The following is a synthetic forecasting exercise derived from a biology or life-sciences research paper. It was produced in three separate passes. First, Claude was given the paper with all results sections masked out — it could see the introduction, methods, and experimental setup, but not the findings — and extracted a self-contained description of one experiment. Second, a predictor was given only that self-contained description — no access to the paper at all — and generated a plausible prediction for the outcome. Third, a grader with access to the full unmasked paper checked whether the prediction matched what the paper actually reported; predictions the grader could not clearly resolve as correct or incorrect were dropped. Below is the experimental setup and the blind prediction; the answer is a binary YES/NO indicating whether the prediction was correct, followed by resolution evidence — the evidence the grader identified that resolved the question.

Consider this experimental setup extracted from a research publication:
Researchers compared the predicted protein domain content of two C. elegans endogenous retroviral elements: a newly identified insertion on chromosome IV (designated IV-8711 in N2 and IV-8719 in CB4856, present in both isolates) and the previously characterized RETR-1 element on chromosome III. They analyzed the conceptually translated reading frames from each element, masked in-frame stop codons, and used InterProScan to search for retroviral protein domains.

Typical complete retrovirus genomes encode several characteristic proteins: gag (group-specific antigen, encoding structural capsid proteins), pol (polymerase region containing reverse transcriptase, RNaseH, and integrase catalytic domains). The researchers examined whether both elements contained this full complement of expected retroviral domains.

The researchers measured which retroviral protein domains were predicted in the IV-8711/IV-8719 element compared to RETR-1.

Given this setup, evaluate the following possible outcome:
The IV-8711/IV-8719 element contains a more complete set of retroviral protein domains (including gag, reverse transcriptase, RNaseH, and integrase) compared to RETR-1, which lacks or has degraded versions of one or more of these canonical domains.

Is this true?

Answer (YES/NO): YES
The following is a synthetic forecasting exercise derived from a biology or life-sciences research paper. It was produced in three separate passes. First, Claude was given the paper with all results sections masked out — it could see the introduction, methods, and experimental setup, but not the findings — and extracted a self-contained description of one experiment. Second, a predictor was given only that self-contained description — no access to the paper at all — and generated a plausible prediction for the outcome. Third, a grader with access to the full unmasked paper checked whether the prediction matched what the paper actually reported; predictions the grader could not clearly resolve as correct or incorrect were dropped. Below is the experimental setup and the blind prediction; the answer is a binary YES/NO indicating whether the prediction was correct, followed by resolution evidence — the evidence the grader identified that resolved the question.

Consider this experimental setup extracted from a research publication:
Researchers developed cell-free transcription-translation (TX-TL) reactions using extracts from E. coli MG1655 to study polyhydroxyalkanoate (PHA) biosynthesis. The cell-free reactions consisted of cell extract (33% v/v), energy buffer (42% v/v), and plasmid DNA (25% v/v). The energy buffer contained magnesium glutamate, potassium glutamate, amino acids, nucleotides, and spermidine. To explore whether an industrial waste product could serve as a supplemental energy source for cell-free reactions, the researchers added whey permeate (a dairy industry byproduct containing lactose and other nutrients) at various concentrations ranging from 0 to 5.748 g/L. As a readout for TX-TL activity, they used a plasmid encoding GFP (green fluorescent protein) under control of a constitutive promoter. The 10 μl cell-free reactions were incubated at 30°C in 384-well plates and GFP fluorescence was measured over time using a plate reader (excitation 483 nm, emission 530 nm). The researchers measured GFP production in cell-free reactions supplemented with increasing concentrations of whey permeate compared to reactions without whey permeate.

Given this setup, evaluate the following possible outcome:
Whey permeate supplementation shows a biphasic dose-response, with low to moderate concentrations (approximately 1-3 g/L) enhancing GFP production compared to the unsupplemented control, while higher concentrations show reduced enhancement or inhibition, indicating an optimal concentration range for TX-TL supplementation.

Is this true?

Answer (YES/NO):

• _GOAL OF THE EXERCISE_
Write out every line from the records above, word for word.

• _SOLUTION_
The following is a synthetic forecasting exercise derived from a biology or life-sciences research paper. It was produced in three separate passes. First, Claude was given the paper with all results sections masked out — it could see the introduction, methods, and experimental setup, but not the findings — and extracted a self-contained description of one experiment. Second, a predictor was given only that self-contained description — no access to the paper at all — and generated a plausible prediction for the outcome. Third, a grader with access to the full unmasked paper checked whether the prediction matched what the paper actually reported; predictions the grader could not clearly resolve as correct or incorrect were dropped. Below is the experimental setup and the blind prediction; the answer is a binary YES/NO indicating whether the prediction was correct, followed by resolution evidence — the evidence the grader identified that resolved the question.

Consider this experimental setup extracted from a research publication:
Researchers compared the predicted protein domain content of two C. elegans endogenous retroviral elements: a newly identified insertion on chromosome IV (designated IV-8711 in N2 and IV-8719 in CB4856, present in both isolates) and the previously characterized RETR-1 element on chromosome III. They analyzed the conceptually translated reading frames from each element, masked in-frame stop codons, and used InterProScan to search for retroviral protein domains.

Typical complete retrovirus genomes encode several characteristic proteins: gag (group-specific antigen, encoding structural capsid proteins), pol (polymerase region containing reverse transcriptase, RNaseH, and integrase catalytic domains). The researchers examined whether both elements contained this full complement of expected retroviral domains.

The researchers measured which retroviral protein domains were predicted in the IV-8711/IV-8719 element compared to RETR-1.

Given this setup, evaluate the following possible outcome:
The IV-8711/IV-8719 element contains a more complete set of retroviral protein domains (including gag, reverse transcriptase, RNaseH, and integrase) compared to RETR-1, which lacks or has degraded versions of one or more of these canonical domains.

Is this true?

Answer (YES/NO): YES
The following is a synthetic forecasting exercise derived from a biology or life-sciences research paper. It was produced in three separate passes. First, Claude was given the paper with all results sections masked out — it could see the introduction, methods, and experimental setup, but not the findings — and extracted a self-contained description of one experiment. Second, a predictor was given only that self-contained description — no access to the paper at all — and generated a plausible prediction for the outcome. Third, a grader with access to the full unmasked paper checked whether the prediction matched what the paper actually reported; predictions the grader could not clearly resolve as correct or incorrect were dropped. Below is the experimental setup and the blind prediction; the answer is a binary YES/NO indicating whether the prediction was correct, followed by resolution evidence — the evidence the grader identified that resolved the question.

Consider this experimental setup extracted from a research publication:
Researchers developed cell-free transcription-translation (TX-TL) reactions using extracts from E. coli MG1655 to study polyhydroxyalkanoate (PHA) biosynthesis. The cell-free reactions consisted of cell extract (33% v/v), energy buffer (42% v/v), and plasmid DNA (25% v/v). The energy buffer contained magnesium glutamate, potassium glutamate, amino acids, nucleotides, and spermidine. To explore whether an industrial waste product could serve as a supplemental energy source for cell-free reactions, the researchers added whey permeate (a dairy industry byproduct containing lactose and other nutrients) at various concentrations ranging from 0 to 5.748 g/L. As a readout for TX-TL activity, they used a plasmid encoding GFP (green fluorescent protein) under control of a constitutive promoter. The 10 μl cell-free reactions were incubated at 30°C in 384-well plates and GFP fluorescence was measured over time using a plate reader (excitation 483 nm, emission 530 nm). The researchers measured GFP production in cell-free reactions supplemented with increasing concentrations of whey permeate compared to reactions without whey permeate.

Given this setup, evaluate the following possible outcome:
Whey permeate supplementation shows a biphasic dose-response, with low to moderate concentrations (approximately 1-3 g/L) enhancing GFP production compared to the unsupplemented control, while higher concentrations show reduced enhancement or inhibition, indicating an optimal concentration range for TX-TL supplementation.

Is this true?

Answer (YES/NO):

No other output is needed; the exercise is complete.